Nvidia Earnings Beat Expectations Despite US Export Controls
Nvidia said it made a profit of $18.8 billion on revenue of $44.1 billion, causing shares to rise nearly four percent in after-market trades.
Nvidia in April notified regulators that it expected a $5.5 billion hit in the quarter due to a new US licensing requirement on the primary chip it can legally sell in China.
US officials had told Nvidia it must obtain licenses to export its H20 chips to China because of concerns they may be used in supercomputers there, the Silicon Valley company said in a Securities and Exchange Commission filing.
The new licensing rule applies to Nvidia GPUs with bandwidth similar to that of the H20.
The United States had already restricted exports to China of Nvidia's most sophisticated GPUs, tailored for powering top-end artificial intelligence models.
Nvidia was told the licensing requirement on H20 chips would last indefinitely, it said in the filing.
The new requirements resulted in Nvidia incurring a charge of $4.5 billion in the quarter, associated with H20 excess inventory and purchase obligations "as demand for H20 diminished," the chip-maker said in an earnings report.
US export constraints stopped Nvidia from bringing in an additional $2.5 billion worth of H20 revenue in the quarter, according to the company.

• _Records_:
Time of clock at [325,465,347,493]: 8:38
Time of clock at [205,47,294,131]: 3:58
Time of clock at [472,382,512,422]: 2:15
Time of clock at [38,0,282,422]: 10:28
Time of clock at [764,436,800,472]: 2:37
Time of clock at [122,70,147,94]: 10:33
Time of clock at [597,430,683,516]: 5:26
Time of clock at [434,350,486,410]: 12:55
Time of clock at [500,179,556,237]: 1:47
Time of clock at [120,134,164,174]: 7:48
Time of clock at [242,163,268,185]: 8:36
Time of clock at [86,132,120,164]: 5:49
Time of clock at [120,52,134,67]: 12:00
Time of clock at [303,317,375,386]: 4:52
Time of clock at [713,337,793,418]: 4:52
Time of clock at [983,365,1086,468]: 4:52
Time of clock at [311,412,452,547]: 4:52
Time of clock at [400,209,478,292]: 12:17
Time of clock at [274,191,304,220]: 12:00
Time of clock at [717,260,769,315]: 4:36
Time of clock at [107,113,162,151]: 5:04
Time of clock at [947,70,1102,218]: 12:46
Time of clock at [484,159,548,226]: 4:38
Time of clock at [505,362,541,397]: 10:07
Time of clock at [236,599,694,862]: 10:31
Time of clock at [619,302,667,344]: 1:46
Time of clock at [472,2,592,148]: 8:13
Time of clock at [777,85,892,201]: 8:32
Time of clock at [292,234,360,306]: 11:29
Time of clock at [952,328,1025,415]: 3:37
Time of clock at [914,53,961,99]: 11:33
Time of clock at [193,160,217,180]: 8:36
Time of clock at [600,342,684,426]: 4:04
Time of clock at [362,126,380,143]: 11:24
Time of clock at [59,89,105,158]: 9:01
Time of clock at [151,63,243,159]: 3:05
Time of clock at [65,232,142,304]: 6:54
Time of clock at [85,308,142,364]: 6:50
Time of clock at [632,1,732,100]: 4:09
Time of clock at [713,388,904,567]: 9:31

• _Your tasks_:
- A) In the Nvidia earnings article, why did US officials say Nvidia needed licenses to export its H20 chips to China? Answer in one to three sentences.
- B) Copy a passage from the Nvidia earnings article word for word. Start at the words "Nvidia was told" and end after the words "to the company.".

• _Expected responses_:
- A) US officials required licenses because of concerns that the H20 chips might be used in supercomputers in China.

- B)
Nvidia was told the licensing requirement on H20 chips would last indefinitely, it said in the filing.
The new requirements resulted in Nvidia incurring a charge of $4.5 billion in the quarter, associated with H20 excess inventory and purchase obligations "as demand for H20 diminished," the chip-maker said in an earnings report.
US export constraints stopped Nvidia from bringing in an additional $2.5 billion worth of H20 revenue in the quarter, according to the company.